■ **Activity**: Please name the two tectonic plates that the Italy earthquake text says are colliding.

■ **Text provided**:
Italy earthquake
The most recent earthquake to hit northern Italy came in on the morning of Tuesday, May 29. The magnitude-5.8 quake struck an area about 11 miles away from the epicenter of a previous earthquake that hit just nine days before. Reuters

The most recent earthquake to hit northern Italy occurred on Tuesday, May 29, in the morning. The 5.8 magnitude quake struck the Modena Province, which is about 11 miles away from the epicenter of a previous earthquake that hit just nine days earlier.

While the May 29 quake rattled the northern region of Italy at 9 a.m. local time (3 a.m. EDT), it is the largest one out of a series of quakes that have shaken the region since the deadly magnitude-6.0 earthquake that sent piles of debris crashing down onto the streets, destroying historic buildings and taking the lives of seven individuals.

Northern Italy's most recent shake-up claimed 15 human lives and has reportedly trapped several more. But while the series of earthquakes might seem coincidental, they could turn out to be linked to each other, according Julie Dutton, a geophysicist with the U.S. Geological Survey.

There are so many different factors that it's difficult to pinpoint why there were more deaths in this particular earthquake, Dutton told OurAmazingPlanet.

Dutton goes on to describe how Tuesday's quake could be the result of changes in stress along the faults in the region -- something that could have been caused by the earlier, larger earthquake.

Because it's not exactly in the same area, we're not calling it an aftershock, but that doesn't mean the two earthquakes are not related, she added.

According to quake reports, both instances are being classified as Thrust Earthquakes -- quakes that are caused by the collision of two tectonic plates.

In this case, the African plate is plowing slowly northward and crashing into the Eurasian plate, along the sole of Italy's boot.

While the northern region of Italy is known to have a long history of earthquakes, the Tuesday morning occurrence was fairly shallow -- about 10 miles (6 km) deep, which is not unusual, according to Dutton.

The most powerful quake to hit Italy in decades occurred in 2009, in central Italy, near Rome. The magnitude-6.3 earthquake struck the city of L'Aquila, killing close to 300 people and causing extensive damage to the surrounding area.

Dutton told OurAmazingPlanet that Italy should expect more earthquakes.

We can't predict earthquakes, Dutton said, the possibility is definitely there, so people should be aware.

■ **Entries shown**:
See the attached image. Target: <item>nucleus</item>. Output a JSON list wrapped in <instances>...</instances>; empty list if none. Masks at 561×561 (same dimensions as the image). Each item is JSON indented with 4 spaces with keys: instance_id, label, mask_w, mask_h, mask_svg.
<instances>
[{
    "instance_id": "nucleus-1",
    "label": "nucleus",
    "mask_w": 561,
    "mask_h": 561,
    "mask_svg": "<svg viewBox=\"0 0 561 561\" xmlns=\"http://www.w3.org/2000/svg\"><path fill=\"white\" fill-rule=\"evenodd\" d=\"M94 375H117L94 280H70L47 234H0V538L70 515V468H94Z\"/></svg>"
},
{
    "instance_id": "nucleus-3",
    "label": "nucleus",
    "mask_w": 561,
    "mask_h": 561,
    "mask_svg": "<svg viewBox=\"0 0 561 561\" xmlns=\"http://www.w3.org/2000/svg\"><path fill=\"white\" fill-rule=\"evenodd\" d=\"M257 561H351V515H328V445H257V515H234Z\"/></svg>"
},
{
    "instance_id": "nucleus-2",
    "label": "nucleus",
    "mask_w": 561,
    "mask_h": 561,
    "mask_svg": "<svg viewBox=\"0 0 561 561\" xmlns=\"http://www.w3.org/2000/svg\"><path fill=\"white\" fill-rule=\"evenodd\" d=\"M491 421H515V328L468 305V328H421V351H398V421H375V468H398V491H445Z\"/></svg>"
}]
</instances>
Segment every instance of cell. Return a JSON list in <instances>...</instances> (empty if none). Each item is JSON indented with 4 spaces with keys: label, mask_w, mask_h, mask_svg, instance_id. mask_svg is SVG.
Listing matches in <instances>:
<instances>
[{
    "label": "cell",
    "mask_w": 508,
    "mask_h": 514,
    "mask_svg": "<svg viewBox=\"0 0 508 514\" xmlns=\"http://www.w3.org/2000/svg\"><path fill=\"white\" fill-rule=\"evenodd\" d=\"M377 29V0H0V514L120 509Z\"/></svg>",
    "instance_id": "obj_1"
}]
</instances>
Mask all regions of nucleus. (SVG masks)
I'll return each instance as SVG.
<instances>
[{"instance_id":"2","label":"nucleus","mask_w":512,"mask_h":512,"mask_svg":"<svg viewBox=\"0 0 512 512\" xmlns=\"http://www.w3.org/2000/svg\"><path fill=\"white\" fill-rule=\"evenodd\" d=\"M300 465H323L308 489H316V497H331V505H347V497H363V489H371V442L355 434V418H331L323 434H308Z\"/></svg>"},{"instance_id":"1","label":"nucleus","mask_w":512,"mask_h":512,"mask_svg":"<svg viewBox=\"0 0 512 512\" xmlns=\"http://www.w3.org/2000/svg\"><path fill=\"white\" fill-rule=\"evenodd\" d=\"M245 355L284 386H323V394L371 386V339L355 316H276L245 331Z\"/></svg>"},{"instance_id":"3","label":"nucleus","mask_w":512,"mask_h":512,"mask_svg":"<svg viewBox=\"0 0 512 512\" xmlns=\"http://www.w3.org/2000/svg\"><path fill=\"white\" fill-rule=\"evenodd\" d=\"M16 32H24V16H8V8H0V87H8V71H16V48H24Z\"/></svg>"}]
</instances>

■ **Solution to the exercise**: The African plate and the Eurasian plate.